#### WORK ORDER
All entries below are to be duplicated verbatim.

[Stored items]
□ □ □

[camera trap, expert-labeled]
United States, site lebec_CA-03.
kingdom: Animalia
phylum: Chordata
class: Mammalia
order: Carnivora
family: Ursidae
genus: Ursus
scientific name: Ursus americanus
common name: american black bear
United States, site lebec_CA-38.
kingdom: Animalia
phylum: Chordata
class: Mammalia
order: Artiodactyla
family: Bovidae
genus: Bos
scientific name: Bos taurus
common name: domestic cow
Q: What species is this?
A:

□ □ □

#### SOLUTION
[camera trap, expert-labeled]
United States, site lebec_CA-03.
kingdom: Animalia
phylum: Chordata
class: Mammalia
order: Carnivora
family: Ursidae
genus: Ursus
scientific name: Ursus americanus
common name: american black bear
United States, site lebec_CA-38.
kingdom: Animalia
phylum: Chordata
class: Mammalia
order: Artiodactyla
family: Bovidae
genus: Bos
scientific name: Bos taurus
common name: domestic cow
Q: What species is this?
A:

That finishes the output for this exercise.